[The exercise]: Present everything in the listing from the line containing "From this captured" down to the line containing "C) red jacket, located", with both of those lines included, as a Markdown table with the columns Row and Listing line. Leave out any blank lines.

[Exercise materials]:
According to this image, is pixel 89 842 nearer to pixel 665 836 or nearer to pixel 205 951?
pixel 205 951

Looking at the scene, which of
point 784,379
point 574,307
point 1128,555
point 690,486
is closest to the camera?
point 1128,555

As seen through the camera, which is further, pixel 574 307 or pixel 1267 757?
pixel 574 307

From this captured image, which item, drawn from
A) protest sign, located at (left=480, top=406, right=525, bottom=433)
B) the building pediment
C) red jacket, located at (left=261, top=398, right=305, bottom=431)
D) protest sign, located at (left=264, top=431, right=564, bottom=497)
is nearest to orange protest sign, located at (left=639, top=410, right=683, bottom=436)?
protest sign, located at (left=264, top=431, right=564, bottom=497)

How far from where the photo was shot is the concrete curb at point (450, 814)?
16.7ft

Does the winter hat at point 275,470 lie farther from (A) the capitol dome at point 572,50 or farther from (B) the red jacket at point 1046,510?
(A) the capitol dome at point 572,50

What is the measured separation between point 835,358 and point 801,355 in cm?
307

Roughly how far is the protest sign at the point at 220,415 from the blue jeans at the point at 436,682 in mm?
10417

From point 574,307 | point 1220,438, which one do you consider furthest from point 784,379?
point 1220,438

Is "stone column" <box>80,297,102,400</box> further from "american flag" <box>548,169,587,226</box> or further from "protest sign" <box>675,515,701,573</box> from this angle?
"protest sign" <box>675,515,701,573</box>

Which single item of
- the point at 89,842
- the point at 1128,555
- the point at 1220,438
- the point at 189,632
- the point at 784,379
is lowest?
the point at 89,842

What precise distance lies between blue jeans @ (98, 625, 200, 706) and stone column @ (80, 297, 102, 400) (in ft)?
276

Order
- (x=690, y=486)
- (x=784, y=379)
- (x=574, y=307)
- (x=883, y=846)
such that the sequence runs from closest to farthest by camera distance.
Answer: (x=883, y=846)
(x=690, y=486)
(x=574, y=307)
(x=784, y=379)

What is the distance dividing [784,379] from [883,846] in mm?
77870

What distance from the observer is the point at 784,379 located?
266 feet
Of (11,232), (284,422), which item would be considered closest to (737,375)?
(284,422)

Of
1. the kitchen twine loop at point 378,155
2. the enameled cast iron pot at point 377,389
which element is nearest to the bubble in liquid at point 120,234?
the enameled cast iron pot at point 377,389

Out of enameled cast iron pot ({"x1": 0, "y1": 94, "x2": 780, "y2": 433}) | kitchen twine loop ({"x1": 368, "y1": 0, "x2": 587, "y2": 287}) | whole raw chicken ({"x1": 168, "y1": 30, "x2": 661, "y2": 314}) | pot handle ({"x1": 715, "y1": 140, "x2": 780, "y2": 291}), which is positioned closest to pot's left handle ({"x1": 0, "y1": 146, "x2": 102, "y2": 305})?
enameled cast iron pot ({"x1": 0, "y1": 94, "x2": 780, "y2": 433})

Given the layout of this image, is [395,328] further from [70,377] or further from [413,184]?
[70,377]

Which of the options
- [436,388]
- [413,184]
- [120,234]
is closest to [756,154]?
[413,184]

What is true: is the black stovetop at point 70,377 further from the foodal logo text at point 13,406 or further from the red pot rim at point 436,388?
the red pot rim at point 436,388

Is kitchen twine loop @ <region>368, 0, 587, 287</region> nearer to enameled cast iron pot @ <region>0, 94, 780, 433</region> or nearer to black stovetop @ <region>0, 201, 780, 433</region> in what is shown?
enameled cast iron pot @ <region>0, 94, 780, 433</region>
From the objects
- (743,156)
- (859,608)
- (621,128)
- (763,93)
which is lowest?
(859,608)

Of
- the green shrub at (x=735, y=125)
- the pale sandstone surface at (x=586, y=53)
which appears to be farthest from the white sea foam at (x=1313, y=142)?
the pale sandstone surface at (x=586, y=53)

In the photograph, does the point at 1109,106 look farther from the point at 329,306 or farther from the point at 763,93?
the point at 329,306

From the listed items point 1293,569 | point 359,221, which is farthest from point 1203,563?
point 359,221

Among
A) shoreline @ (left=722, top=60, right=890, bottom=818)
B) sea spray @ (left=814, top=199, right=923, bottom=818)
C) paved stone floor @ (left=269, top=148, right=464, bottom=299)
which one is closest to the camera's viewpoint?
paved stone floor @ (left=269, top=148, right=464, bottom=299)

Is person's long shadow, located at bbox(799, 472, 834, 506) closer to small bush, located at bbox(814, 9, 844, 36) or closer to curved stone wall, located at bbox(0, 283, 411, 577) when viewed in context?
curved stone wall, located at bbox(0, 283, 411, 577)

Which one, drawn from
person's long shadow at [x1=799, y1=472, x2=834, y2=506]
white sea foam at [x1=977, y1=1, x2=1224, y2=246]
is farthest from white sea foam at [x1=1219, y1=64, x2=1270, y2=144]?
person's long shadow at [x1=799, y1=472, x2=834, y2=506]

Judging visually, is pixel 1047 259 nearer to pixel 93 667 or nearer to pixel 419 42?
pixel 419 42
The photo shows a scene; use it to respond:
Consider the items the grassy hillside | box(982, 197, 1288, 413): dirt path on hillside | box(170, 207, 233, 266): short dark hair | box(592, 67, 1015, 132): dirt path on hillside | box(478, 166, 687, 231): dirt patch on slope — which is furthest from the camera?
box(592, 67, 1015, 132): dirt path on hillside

[Written solution]:
| Row | Listing line |
|---|---|
| 1 | From this captured image, which item, drawn from |
| 2 | A) protest sign, located at (left=480, top=406, right=525, bottom=433) |
| 3 | B) the building pediment |
| 4 | C) red jacket, located at (left=261, top=398, right=305, bottom=431) |